Yadav starts every morning by making lalmohan and rasbari, and during festivals, which is when demands are high, Yadav reaches out to his friends who know how to make sweets to help in the kitchen.
“I understood a very long time ago that for any business to thrive, it’s crucial to take good care of employees. One of the key reasons our business has managed to come this far is because of our employees,” says Sayami.
One of the oldest members of the staff is Pasang Tamang. He joined Sweet Cave in 1990.
“Not only are the staff here paid well but Sayami dai also makes sure that our other needs are also well taken care of. I see no reason why I should leave this place. I am happy at work,” says Tamang.
But 48-year-old Sayami, who once spearheaded Sweet Cave, has taken a back seat, letting his family members and his staff take over the operation. The reason is his deepening engagement with social and political movements.
Sayami, besides being a businessman, is also well-known as a cultural activist who has actively taken part in movements that opposed the government’s road development plans in different communal neighbourhoods. This endeavour started about six years ago when his own home, among dozens, was about to be torn down during a road expansion drive in Kalimati. He has since raised his voice on behalf of communities in Thankot, Sankhu, Tokha, Balaju, Khokhana, and Harisiddhi that were facing the same problems.

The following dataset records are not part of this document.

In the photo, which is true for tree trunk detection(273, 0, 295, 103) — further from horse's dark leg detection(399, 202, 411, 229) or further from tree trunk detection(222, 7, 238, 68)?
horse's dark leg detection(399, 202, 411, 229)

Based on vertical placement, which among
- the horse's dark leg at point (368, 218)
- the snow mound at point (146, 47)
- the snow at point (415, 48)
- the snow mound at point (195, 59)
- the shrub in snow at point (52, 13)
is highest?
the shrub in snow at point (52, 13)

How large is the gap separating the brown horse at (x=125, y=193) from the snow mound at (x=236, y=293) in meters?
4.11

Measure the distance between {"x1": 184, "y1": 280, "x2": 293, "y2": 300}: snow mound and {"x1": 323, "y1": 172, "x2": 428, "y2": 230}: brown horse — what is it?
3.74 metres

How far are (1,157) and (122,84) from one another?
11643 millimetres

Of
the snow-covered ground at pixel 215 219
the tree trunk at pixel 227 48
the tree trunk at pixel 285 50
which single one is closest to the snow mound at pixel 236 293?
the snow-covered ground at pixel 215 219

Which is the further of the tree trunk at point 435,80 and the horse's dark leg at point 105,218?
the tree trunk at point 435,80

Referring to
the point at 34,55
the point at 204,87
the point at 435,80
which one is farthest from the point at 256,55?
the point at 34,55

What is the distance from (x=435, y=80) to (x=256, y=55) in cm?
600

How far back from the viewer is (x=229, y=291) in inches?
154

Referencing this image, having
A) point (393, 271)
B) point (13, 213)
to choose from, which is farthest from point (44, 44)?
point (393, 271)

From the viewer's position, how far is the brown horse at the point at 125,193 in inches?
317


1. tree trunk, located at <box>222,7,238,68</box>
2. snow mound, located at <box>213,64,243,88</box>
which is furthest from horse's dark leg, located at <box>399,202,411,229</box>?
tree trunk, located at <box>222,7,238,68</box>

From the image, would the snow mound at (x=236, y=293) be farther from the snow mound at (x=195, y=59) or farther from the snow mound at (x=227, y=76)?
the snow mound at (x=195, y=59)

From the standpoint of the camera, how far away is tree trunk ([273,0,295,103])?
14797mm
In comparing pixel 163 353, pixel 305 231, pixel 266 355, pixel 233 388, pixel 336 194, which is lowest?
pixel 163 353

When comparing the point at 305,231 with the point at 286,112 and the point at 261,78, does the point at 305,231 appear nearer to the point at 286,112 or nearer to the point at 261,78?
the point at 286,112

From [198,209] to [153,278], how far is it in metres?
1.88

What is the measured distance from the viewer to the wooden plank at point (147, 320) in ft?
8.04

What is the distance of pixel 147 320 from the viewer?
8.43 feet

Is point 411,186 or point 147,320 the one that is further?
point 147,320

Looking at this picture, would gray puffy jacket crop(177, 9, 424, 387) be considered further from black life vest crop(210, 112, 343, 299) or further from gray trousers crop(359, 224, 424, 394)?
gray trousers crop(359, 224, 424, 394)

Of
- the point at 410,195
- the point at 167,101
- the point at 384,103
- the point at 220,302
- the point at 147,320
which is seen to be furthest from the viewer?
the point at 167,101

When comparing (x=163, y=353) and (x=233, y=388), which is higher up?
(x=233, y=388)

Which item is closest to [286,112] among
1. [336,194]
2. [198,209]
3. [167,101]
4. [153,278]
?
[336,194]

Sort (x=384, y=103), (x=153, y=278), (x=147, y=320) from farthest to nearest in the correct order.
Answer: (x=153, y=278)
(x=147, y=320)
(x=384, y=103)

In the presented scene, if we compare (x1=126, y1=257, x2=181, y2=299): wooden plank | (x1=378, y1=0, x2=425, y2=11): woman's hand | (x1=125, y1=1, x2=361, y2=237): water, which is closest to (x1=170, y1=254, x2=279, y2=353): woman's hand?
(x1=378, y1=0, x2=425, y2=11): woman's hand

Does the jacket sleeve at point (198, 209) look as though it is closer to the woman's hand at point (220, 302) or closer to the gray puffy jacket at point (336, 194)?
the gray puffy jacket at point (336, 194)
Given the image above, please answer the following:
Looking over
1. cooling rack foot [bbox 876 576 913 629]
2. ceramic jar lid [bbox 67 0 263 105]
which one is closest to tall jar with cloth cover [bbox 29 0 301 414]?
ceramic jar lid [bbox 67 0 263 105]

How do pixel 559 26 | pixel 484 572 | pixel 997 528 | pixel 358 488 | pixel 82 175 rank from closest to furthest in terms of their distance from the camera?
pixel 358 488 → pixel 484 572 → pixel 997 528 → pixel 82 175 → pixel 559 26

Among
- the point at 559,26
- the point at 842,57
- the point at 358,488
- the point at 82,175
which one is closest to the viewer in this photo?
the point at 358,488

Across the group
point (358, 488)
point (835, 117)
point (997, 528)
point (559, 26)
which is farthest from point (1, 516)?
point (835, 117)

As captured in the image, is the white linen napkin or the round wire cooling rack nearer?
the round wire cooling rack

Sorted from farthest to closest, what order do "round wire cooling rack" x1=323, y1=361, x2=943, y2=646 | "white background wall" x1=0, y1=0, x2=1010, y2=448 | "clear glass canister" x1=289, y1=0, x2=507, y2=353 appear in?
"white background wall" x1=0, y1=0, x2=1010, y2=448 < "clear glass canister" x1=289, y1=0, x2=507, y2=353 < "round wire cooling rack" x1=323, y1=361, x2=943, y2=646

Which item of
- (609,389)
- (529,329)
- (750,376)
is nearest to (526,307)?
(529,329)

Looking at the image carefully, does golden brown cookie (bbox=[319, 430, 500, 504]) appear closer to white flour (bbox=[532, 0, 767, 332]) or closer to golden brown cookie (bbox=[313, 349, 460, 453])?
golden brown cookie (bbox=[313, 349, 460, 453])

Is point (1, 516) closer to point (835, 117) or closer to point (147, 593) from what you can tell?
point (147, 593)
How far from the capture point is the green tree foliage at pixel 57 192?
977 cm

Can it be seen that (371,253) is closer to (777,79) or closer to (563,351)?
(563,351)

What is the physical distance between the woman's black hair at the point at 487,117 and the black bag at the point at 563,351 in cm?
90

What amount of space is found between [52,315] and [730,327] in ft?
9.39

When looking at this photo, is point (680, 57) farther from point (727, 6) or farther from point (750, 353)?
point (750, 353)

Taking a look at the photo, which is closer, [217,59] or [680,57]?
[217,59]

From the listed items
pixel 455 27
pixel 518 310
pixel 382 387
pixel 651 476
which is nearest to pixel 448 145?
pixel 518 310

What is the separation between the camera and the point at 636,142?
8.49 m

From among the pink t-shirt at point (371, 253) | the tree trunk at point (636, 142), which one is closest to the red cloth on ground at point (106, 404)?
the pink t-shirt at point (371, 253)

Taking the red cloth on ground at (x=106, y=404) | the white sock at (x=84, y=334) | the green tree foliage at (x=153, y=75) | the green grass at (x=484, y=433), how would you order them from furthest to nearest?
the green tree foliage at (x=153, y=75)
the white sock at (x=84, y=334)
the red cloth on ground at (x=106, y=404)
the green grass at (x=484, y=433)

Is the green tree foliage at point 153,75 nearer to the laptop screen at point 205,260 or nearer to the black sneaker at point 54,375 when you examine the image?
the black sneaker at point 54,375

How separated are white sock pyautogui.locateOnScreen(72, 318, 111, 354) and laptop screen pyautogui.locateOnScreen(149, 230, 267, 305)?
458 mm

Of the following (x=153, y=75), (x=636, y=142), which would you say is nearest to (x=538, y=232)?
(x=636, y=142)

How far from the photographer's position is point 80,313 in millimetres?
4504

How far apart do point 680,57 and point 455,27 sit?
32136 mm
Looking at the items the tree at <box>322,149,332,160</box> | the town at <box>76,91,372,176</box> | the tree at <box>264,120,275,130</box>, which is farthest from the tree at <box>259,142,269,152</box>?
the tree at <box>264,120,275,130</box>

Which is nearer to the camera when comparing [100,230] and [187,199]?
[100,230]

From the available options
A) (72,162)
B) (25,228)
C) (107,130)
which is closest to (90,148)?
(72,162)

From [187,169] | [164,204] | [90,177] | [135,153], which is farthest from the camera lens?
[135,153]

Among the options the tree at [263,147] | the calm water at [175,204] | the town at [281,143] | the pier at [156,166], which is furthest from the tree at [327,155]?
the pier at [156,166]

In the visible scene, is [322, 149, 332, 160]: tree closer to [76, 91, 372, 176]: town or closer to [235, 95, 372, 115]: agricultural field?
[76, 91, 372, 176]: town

“When my own home was at the risk of being demolished despite having the legal papers of our home, it shook me from within. That incident changed me as a person. After that, I held many meetings to make people aware of their rights as citizens and the consequences of road expansion, and many of those discussions happened here at Sweet Cave,” says Sayami. “But today, I have been so involved in helping communities that are at the risk of being uprooted because of the city’s road expansion drive that I no longer can dedicate as much time to my business as I used to. This social activism that I have been part of has made me see how in the name of development, the government is encroaching on our Newa community.”
The country, says Sayami, has not understood the meaning of development.
“Development is not exclusively about expanding roads and erecting tall buildings, it’s also about strengthening communities, preserving culture, and making people able. I see that politics has become more of a business and less of a platform to serve the people,” says Sayami.
Sayami’s social activism journey seems to be leading him on a path similar to his father’s. But he is quick to point out that he never intended to go down this road.
“I always saw myself as a businessman, but circumstances led me to get actively involved in social activism, and I now realise how important this is,” says Sayami, who says he is now open to entering mainstream politics. “But Sweet Cave will always be my base and I will continue to be involved in it.”
At around 11 am that recent morning, Sayami had already left the outlet to attend one of the day’s many social meetings. At the outlet, it was business as usual. Customers poured in and out of the outlet, orders for food, sweets and teas were placed and delivered, like how it has always been for decades. Seated at one of the tables was Joshi, the retired tax officer. He was drinking his second cup of tea and was lost in conversation with an old friend.